King Mswati III of Swaziland

It turns out that King Mswati III of Swaziland has received an invitation, and will be attending the show with 50 of his closest friends.

It’s a little bit like a reward for being the worst ruler on the planet.

King Mswati III has an impressive record…other would-be governing catastrophes would do well to study his techniques.

Let’s have a look at King Mswati’s resume:
1. Swaziland has the highest AIDS rate in the world
2. 50% of adults in their 20’s have HIV
3. Life expectancy is 32 years
4. 60% of people live on $1.25 or less a day

Money is not so much a problem though—all 51 members of the royal entourage will be sleeping at the Dorchester Hotel for about 500 pounds per night during the wedding festivities.

King Mswati III in England

King Mswati’s personal fortune (estimated at more than 70 million Euros) is also put to good use beating and jailing protestors.

Labor unions, teachers, and the country’s president have all been targets during the recent unrest.

This makes me angry enough to go through the futile effort of finding someone to blame (besides Mswati III himself of course).

First—South Africa and the other members of the Southern African Development Community.

If governments continue to hide behind pan-African solidarity to avoid cleaning house, then a few bad apples like King Mswati III are going to make pan-African-ness synonymous with rotten.

South Africans are great with political cartoons—here is one that describes how I feel about Zuma’s mediation efforts.

The next culprit is unfortunately colonialism.

As you know, the colonial powers did not have near enough people to rule the colonies directly.

They were forced to empower local power brokers and co-opt traditional checks and balances on tribal authority.

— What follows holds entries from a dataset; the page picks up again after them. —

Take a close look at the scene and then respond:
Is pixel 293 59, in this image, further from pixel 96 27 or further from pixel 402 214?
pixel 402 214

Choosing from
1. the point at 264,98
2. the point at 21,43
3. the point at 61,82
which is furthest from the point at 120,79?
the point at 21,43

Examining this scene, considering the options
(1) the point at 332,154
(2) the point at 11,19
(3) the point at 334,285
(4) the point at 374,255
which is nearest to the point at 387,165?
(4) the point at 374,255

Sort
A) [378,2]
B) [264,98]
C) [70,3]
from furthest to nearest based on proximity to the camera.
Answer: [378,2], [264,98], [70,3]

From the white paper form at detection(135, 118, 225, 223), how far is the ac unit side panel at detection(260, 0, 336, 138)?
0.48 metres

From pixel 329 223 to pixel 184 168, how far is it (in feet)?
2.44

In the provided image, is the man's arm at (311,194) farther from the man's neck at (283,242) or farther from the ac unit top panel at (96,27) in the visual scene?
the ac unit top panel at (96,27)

This created a class of rapacious local elites who became the oppressors, conscriptors, and tax collectors on behalf of their colonial masters.

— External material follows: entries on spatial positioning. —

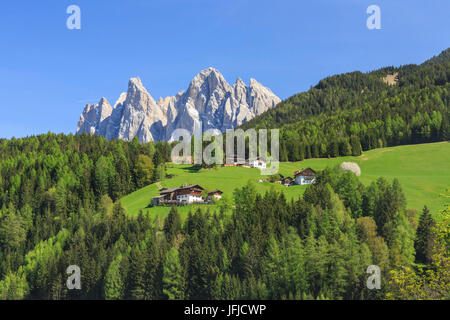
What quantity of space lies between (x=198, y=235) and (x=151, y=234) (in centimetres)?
1138

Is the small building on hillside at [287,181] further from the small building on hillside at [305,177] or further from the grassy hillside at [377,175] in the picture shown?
the grassy hillside at [377,175]

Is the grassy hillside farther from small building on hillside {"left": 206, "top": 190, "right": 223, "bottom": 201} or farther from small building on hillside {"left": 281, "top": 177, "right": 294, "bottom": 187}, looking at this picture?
small building on hillside {"left": 281, "top": 177, "right": 294, "bottom": 187}

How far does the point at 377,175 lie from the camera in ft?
427

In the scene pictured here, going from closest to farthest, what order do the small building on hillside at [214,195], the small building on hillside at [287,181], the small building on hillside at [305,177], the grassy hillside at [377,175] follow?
the grassy hillside at [377,175]
the small building on hillside at [214,195]
the small building on hillside at [305,177]
the small building on hillside at [287,181]

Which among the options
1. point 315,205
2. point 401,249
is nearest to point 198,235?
point 315,205

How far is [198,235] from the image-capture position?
79500mm

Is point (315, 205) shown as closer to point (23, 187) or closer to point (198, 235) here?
point (198, 235)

Swaziland was in the British colonial orbit for almost all of the colonial period, excluding a brief period when South Africa administered Swazi affairs.

Eventually, the British claimed Swaziland as a autonomous protectorate, and thus empowered the local autocrats to maintain the status quo.

As in most now independent African countries, once the pressure mounted, Britain fled Swaziland in disarray and left radical parties to take control.

In the 1970s, after a sweeping “electoral” victory, King Sobhuza disbanded the democracy that had haphazardly come into being in 1968.

The ‘electoral’ interlude emasculated traditional checks and balances, and the restored monarchy had more power than their royal ancestors would have dreamed of!

None of this really matters though, and I do not pretend to have a perfect understanding of the nuances of Swaziland’s colonial experience.

At present, the problem is that King Mswati III is quite possibly the worst national ruler on the planet, and I think that the country seems too small and insignificant for anyone to do anything about it.

3 thoughts on “King Mswati III

  1. Nancy you could be right….I think there are a few contenders, and I could be convinced either way.

    But this would be my argument– under Mugabe, or maybe I should say in spite of Mugabe, Zim has managed to create opportunity for some. For many years certified accountants the world over were Zimbabwean. Even today the literacy rate and other HDI stats are quite good. Of course his record on human rights and rule of law issues is obviously abysmal.

    King Mswati is guilty of gross inaction. He has done nothing. This inaction is a bigger sin than his beating of protestors oo locking up union leaders.

    Thus while Mugabe grabs headlines for his sins of commission, people like Mswati simply stay below the radar living lives of luxury abroad while 2% of their population dies every year of HIV/AIDS.

  2. Sincerely,, that’s why Africa wil be poor for the rest of our lives. no one can do nothing to put away this bandit. while people are dying, he and his family members are living the paradise here in earth, and I get more absent with people who support him. They are playing as they were God. They are ordinary people as we all are.